SUPPLIED RECORDS.

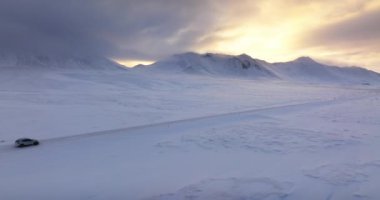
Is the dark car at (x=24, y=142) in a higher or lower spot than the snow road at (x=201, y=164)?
higher

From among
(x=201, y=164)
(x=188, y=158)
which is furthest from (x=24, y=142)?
(x=201, y=164)

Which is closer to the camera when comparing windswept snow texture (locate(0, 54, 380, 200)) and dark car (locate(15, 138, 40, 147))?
windswept snow texture (locate(0, 54, 380, 200))

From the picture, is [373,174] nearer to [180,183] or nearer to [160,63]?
[180,183]

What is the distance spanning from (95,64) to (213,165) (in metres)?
136

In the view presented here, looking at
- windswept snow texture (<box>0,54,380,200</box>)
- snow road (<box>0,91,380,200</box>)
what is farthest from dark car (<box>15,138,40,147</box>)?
Result: snow road (<box>0,91,380,200</box>)

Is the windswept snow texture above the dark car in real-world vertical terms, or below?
below

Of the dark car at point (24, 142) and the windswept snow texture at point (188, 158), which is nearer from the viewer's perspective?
the windswept snow texture at point (188, 158)

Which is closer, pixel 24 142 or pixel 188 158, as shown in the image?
pixel 188 158

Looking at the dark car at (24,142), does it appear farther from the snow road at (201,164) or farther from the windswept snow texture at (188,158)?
the snow road at (201,164)

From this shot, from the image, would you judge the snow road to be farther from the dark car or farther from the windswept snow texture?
the dark car

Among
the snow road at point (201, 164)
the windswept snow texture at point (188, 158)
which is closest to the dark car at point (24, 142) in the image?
the windswept snow texture at point (188, 158)

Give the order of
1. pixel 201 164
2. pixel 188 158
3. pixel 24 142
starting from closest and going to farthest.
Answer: pixel 201 164
pixel 188 158
pixel 24 142

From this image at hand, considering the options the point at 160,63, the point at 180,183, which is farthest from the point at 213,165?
the point at 160,63

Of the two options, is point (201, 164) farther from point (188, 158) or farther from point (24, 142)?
point (24, 142)
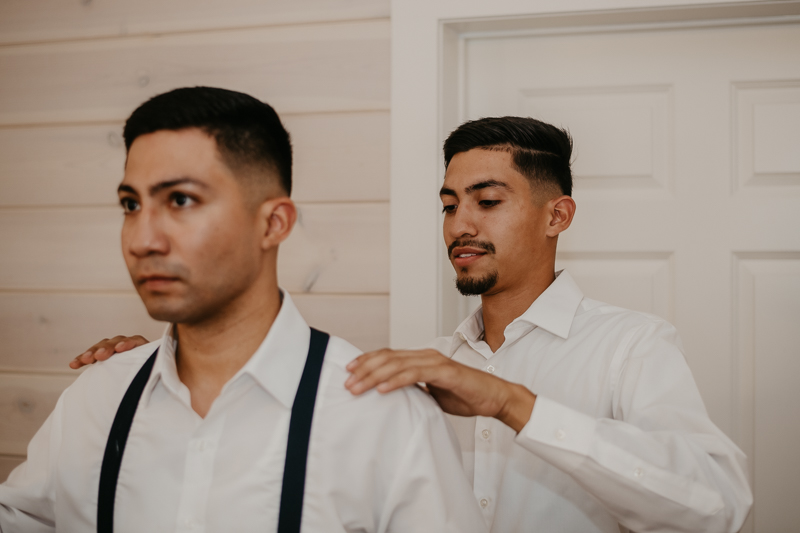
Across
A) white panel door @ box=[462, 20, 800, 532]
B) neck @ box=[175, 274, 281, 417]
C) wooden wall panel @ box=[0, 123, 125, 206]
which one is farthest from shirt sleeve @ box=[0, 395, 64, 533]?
white panel door @ box=[462, 20, 800, 532]

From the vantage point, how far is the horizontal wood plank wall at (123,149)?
59.2 inches

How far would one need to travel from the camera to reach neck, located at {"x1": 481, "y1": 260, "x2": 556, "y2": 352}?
124cm

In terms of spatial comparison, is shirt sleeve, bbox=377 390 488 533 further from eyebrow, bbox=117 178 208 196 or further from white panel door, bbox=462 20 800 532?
white panel door, bbox=462 20 800 532

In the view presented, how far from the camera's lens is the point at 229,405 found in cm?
77

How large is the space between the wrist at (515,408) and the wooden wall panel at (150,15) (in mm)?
1072

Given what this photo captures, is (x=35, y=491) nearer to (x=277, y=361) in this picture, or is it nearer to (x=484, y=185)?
(x=277, y=361)

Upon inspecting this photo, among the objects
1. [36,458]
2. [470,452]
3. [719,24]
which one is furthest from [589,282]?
[36,458]

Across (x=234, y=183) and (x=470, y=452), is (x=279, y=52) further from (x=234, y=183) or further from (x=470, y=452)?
(x=470, y=452)

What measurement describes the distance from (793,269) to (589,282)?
50 centimetres

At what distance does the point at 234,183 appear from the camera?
2.48 ft

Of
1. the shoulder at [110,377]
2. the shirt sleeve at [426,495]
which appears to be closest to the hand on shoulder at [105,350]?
the shoulder at [110,377]

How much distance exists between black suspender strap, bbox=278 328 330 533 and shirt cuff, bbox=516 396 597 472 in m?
0.33

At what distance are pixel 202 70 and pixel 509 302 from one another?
1046mm

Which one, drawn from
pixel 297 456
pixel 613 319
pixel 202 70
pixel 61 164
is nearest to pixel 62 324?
pixel 61 164
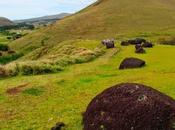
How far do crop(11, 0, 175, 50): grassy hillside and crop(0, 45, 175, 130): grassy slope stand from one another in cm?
6340

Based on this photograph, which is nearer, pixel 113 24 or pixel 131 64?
pixel 131 64

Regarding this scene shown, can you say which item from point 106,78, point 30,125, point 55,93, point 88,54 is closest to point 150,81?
point 106,78

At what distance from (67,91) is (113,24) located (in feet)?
296

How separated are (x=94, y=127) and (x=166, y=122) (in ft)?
8.25

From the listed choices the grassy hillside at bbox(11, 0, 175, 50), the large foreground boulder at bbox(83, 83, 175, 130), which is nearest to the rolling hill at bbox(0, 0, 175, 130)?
the large foreground boulder at bbox(83, 83, 175, 130)

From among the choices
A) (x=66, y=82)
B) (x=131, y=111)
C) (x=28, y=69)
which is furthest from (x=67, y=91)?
(x=131, y=111)

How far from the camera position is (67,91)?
2761cm

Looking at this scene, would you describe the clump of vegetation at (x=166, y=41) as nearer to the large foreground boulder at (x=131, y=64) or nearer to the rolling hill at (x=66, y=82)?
the rolling hill at (x=66, y=82)

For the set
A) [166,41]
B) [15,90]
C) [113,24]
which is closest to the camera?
[15,90]

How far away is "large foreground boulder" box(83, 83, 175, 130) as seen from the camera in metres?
14.9

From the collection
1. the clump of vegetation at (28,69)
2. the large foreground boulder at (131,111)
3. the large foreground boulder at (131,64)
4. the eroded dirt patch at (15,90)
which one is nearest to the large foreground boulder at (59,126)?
the large foreground boulder at (131,111)

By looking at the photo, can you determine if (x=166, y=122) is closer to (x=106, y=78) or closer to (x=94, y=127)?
(x=94, y=127)

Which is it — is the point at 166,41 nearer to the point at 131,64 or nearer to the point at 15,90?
the point at 131,64

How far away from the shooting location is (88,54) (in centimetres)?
4878
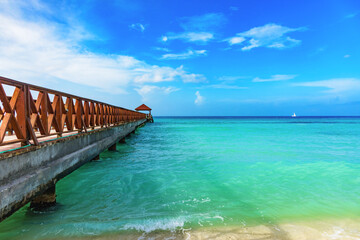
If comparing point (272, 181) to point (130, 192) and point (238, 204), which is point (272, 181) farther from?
point (130, 192)

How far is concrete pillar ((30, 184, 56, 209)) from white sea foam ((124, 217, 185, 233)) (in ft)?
6.59

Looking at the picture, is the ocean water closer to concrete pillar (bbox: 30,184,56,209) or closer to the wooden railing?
concrete pillar (bbox: 30,184,56,209)

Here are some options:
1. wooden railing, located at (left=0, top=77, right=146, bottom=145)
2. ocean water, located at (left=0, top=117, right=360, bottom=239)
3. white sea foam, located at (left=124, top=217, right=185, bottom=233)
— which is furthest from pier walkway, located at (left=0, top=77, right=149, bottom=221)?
white sea foam, located at (left=124, top=217, right=185, bottom=233)

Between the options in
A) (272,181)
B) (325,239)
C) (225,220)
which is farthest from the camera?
(272,181)

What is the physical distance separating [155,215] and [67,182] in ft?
12.7

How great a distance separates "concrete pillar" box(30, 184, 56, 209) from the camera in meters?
5.00

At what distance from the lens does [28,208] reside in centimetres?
496

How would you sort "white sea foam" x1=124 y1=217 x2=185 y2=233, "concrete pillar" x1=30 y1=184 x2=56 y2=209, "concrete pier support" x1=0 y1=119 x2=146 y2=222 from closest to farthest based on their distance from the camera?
"concrete pier support" x1=0 y1=119 x2=146 y2=222, "white sea foam" x1=124 y1=217 x2=185 y2=233, "concrete pillar" x1=30 y1=184 x2=56 y2=209

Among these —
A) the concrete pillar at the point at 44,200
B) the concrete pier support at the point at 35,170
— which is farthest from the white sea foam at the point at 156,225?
the concrete pillar at the point at 44,200

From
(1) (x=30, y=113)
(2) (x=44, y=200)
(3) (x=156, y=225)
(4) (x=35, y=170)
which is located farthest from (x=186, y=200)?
(1) (x=30, y=113)

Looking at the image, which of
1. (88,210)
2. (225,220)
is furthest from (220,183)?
(88,210)

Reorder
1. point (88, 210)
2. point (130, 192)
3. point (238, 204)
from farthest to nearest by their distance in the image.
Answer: point (130, 192) → point (238, 204) → point (88, 210)

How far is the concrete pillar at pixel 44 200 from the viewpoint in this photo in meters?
5.00

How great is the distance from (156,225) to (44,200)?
8.70 ft
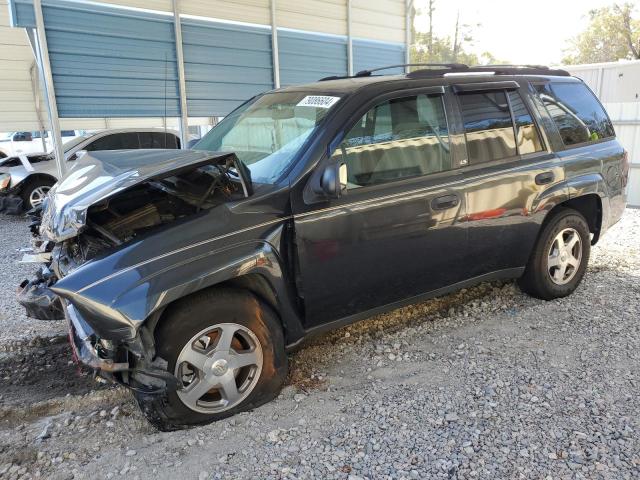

SET TASK. Reproduce word for word the stretch of the data from the line containing "Give the order of" through the line containing "59.2 inches". Leave the pictures out.

OUTPUT FOR THIS TASK.
Give the order of
1. pixel 201 164
2. pixel 188 158
3. pixel 24 142
starting from closest and going to farthest.
Answer: pixel 201 164
pixel 188 158
pixel 24 142

From this image at hand, considering the options the point at 160,63, the point at 180,183, which is farthest from the point at 213,165?
the point at 160,63

Of the two options, is point (201, 164) farther from point (188, 158) or farther from point (24, 142)?
point (24, 142)
Across
A) white panel door @ box=[462, 20, 800, 532]
B) neck @ box=[175, 274, 281, 417]
C) wooden wall panel @ box=[0, 123, 125, 206]
which one is farthest from shirt sleeve @ box=[0, 395, 64, 533]?
white panel door @ box=[462, 20, 800, 532]

From the vantage point, how far is the horizontal wood plank wall at (123,149)?
59.2 inches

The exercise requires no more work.